Rhyming and reading
Perhaps less obvious, however, are the dramatic benefits to literacy that are gained through exposure to rhymes. Research i has provided a wealth of knowledge on how sensitivity to rhyme helps children progress with reading.Researchers found that a familiarity with rhymes helps children to detect the phonetic constituents of words. Children at a very young age can recognise that cat rhymes with mat. In making this connection, they detect the word segment ‘at’.
As we know rhyming words (words that have sounds in common) often share spelling sequences in their written form, children sensitive to rhymes get prepared to develop future reading. By making children aware that words share segments of sounds (e.g. the -ight segment shared by light, fight, and might) rhymes help prepare them to learn that such words often have spelling sequences in common too.

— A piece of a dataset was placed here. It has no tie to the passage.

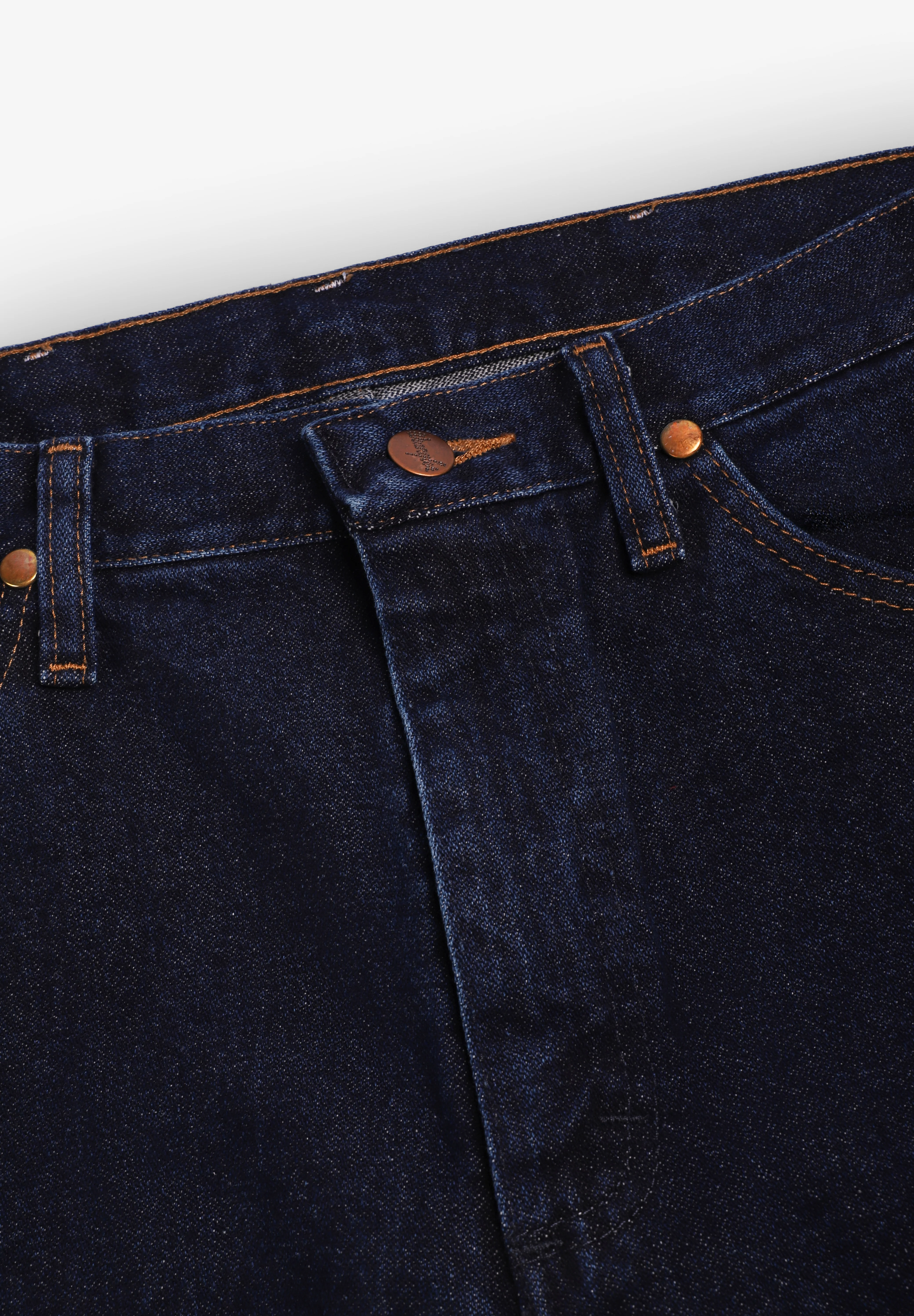WRANGLER | PANTALÓN DENIM 13MWZ HOMBRE - Image 6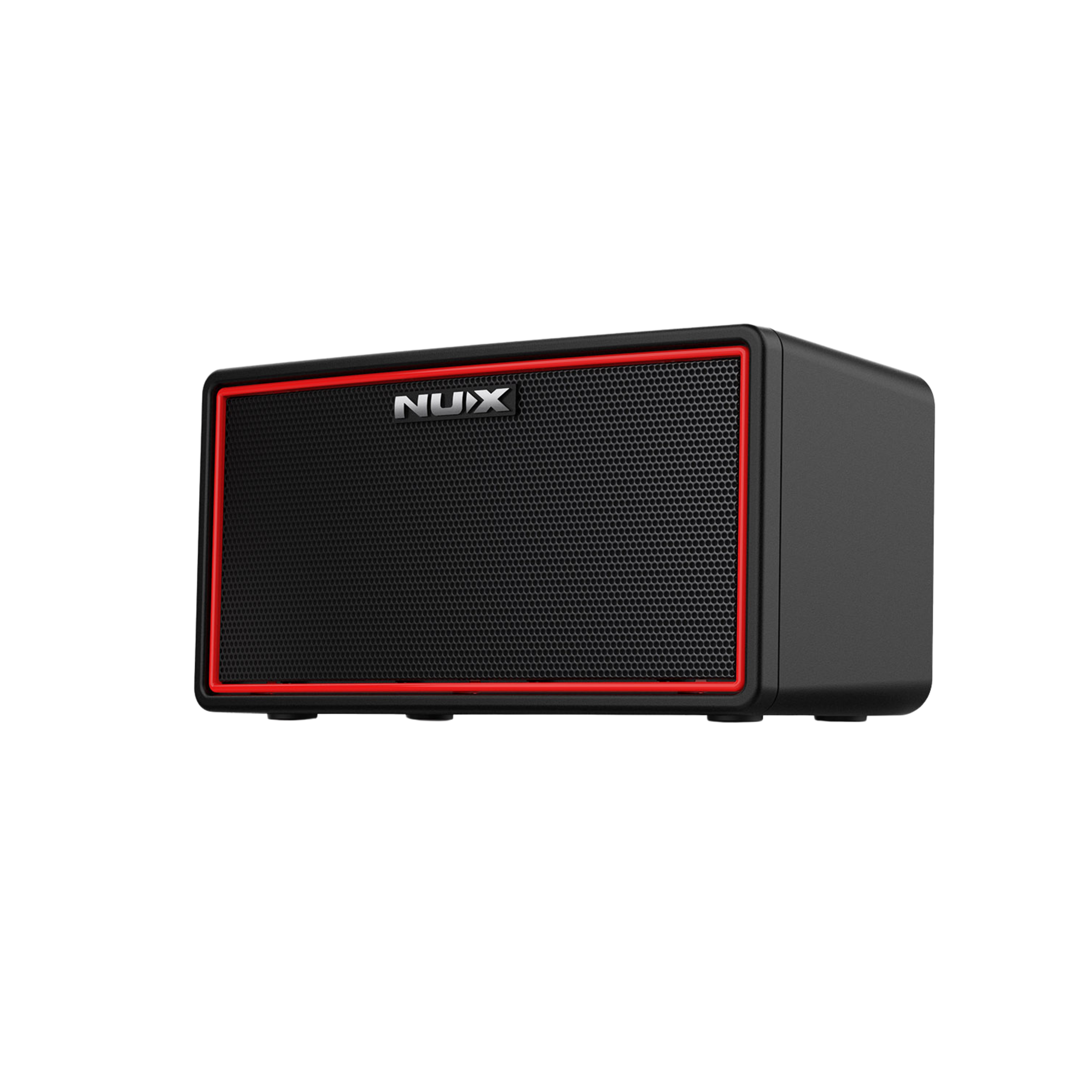 NUX Nux Mighty Air 藍芽喇叭 電吉他音箱 電貝斯音箱 全新公司貨 第 3 張圖片｜三峽吉他 / Bass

A child that has learnt this characteristic of rhyme is therefore likely to be well equipped to learn how certain spellings produce similar-sounding words once they start school. Experience suggests that when they begin to learn reading, children that are sensitive to rhyme are better able to make the inference, that cat and rat are likely to be spelt the same way as the word mat. In this way, learning to read one new word is readily extended to learning several more. Singing rhymes at the toddler stage therefore provides a strong foundation for learning to read slightly later on: put simply, good rhymers make good readers.